▶ Page excerpt

◇ ◇ ◇ ◇ ◇ ◇ ◇

OpenAI Releases GPT-5 With Enhanced Reasoning Capabilities

SAN FRANCISCO — OpenAI on Tuesday announced the release of GPT-5, its most powerful language model to date, claiming the system achieves human-level performance on a broad range of professional benchmarks including the bar exam, the medical licensing exam, and the United States Physics Olympiad.

The model, which the company says was trained on roughly 10 trillion tokens of text and code, demonstrates a 40 percent improvement in multi-step reasoning tasks compared with its predecessor, GPT-4. OpenAI chief executive Sam Altman described GPT-5 as "a genuine step toward systems that can act as expert collaborators across every domain of knowledge."

In independent testing conducted by researchers at MIT and Stanford, GPT-5 scored in the 95th percentile on the Graduate Record Examination (GRE) and achieved a 92 percent accuracy rate on a curated dataset of 5,000 factual questions drawn from Wikipedia. The model also reduced hallucination rates by approximately 60 percent relative to GPT-4, according to the company's internal evaluations.

◇ ◇ ◇ ◇ ◇ ◇ ◇

▶ Extracted information
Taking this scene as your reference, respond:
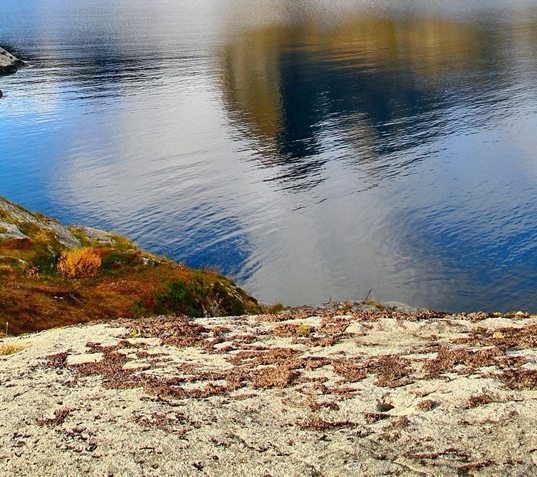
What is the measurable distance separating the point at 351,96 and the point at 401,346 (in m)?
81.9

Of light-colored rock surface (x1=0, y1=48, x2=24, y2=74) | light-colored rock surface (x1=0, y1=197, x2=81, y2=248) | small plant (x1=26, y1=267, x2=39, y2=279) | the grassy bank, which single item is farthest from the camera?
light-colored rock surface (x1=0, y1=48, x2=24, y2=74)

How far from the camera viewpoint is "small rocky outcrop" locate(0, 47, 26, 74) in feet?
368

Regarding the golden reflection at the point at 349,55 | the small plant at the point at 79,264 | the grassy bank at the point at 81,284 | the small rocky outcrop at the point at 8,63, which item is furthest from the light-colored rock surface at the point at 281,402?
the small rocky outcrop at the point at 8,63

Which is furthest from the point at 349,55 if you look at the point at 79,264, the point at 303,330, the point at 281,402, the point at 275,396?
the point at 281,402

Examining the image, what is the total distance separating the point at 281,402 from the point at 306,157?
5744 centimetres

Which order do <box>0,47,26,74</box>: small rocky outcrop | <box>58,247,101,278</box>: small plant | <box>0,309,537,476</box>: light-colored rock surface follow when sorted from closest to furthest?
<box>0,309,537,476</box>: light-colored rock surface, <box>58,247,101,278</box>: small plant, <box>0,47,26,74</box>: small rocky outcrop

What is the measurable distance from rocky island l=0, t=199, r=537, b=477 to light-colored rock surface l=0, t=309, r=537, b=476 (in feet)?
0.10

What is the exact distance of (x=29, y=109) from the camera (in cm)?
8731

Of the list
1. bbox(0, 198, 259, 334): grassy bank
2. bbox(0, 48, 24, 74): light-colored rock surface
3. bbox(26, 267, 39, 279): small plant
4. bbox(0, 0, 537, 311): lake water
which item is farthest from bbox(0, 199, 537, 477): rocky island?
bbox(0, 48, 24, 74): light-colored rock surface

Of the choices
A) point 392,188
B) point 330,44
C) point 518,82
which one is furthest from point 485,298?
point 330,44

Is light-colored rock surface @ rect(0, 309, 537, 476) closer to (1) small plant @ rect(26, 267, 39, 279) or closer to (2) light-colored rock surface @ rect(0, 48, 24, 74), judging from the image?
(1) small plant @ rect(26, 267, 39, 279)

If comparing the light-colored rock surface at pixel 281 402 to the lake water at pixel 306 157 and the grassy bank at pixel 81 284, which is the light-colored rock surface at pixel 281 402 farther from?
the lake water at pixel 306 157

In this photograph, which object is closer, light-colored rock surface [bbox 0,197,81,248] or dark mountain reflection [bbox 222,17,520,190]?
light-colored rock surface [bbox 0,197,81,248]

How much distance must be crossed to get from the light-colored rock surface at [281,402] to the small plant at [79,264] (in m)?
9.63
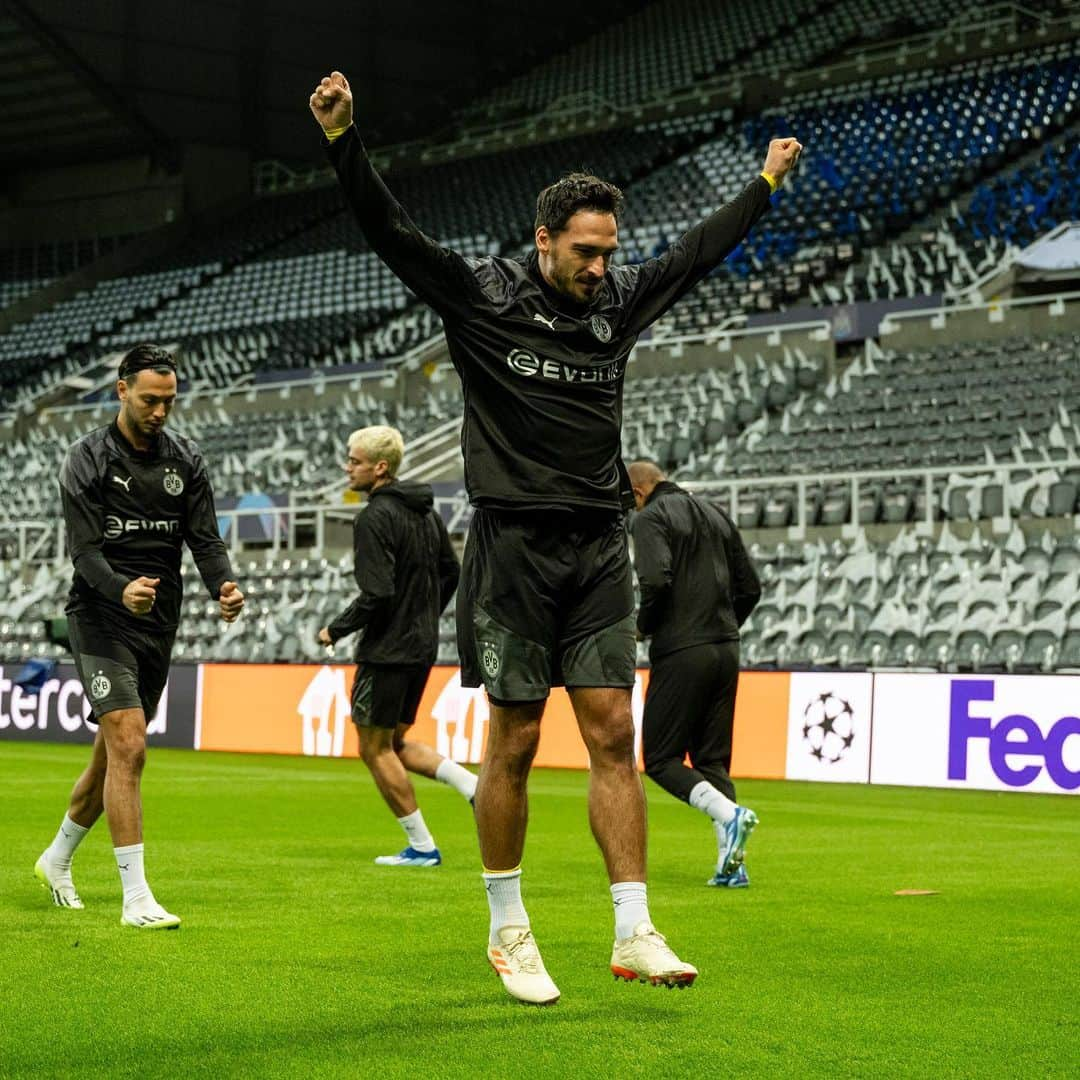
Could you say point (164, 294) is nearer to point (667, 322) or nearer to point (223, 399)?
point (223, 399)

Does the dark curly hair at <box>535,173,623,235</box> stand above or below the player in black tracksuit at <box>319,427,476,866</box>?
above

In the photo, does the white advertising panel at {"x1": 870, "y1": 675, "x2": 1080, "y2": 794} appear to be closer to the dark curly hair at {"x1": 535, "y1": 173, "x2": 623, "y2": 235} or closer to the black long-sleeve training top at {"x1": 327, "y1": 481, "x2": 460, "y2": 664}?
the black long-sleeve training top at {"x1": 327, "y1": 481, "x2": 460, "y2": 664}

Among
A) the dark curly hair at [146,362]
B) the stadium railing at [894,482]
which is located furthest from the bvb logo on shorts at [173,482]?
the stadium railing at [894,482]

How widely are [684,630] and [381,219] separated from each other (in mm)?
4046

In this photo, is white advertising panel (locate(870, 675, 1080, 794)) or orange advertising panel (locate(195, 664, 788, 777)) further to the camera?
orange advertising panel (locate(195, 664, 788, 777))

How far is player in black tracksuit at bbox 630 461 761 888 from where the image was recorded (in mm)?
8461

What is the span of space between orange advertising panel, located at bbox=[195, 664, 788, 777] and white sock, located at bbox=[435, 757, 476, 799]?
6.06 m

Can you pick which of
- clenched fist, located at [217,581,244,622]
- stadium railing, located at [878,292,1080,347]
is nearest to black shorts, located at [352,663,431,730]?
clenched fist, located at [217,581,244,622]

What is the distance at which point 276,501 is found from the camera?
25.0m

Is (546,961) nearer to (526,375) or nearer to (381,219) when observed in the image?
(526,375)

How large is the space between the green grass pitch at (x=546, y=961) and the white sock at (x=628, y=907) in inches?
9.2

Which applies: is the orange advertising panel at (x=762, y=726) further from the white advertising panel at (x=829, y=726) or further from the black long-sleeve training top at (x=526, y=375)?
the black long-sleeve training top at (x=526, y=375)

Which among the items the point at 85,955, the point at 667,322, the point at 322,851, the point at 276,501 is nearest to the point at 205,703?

◇ ◇ ◇ ◇ ◇ ◇ ◇

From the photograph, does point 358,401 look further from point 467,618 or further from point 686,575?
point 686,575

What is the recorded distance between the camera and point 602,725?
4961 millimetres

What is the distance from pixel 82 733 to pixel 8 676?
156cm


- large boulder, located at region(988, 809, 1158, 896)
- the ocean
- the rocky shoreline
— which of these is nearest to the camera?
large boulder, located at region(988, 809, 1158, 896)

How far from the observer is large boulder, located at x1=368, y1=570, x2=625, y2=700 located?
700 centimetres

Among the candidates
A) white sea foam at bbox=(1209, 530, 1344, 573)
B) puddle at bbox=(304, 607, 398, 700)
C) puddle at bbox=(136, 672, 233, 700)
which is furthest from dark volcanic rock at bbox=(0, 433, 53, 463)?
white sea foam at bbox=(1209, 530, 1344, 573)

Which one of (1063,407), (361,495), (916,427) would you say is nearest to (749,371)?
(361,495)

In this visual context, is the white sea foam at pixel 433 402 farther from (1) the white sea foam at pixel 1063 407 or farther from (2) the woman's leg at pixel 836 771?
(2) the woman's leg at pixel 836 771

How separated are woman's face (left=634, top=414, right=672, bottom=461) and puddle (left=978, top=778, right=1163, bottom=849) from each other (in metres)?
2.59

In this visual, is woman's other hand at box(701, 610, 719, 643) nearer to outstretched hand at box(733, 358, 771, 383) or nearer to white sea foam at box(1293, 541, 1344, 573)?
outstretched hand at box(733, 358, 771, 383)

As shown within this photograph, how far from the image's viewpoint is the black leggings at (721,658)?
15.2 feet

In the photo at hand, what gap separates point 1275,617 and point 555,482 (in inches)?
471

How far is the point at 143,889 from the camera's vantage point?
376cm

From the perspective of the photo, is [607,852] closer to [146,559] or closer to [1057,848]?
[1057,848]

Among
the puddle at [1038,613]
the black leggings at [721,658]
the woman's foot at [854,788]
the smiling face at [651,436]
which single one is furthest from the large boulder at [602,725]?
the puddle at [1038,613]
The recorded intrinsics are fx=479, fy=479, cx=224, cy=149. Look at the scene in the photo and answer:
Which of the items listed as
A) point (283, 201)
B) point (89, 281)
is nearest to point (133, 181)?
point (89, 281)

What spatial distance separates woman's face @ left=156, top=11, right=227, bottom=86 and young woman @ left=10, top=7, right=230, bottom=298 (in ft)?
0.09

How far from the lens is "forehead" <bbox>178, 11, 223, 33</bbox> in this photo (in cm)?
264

◇ ◇ ◇ ◇ ◇ ◇ ◇

▶ Task 1
Answer these about the GPT-5 article:
(a) Which three exams or competitions does the opening paragraph name?
(b) About how many tokens was the model trained on?
(c) In what percentile did GPT-5 score on the GRE?
▶ Task 2
Copy the GPT-5 article from "OpenAI Releases GPT-5" up to and including "States Physics Olympiad.", substituting "Monday" for "Tuesday".
You can set the lines aside; they aren't needed here.

▶ Written answer 1
(a) The bar exam, the medical licensing exam, and the United States Physics Olympiad.
(b) Roughly 10 trillion tokens of text and code.
(c) The 95th percentile.

▶ Written answer 2
OpenAI Releases GPT-5 With Enhanced Reasoning Capabilities

SAN FRANCISCO — OpenAI on Monday announced the release of GPT-5, its most powerful language model to date, claiming the system achieves human-level performance on a broad range of professional benchmarks including the bar exam, the medical licensing exam, and the United States Physics Olympiad.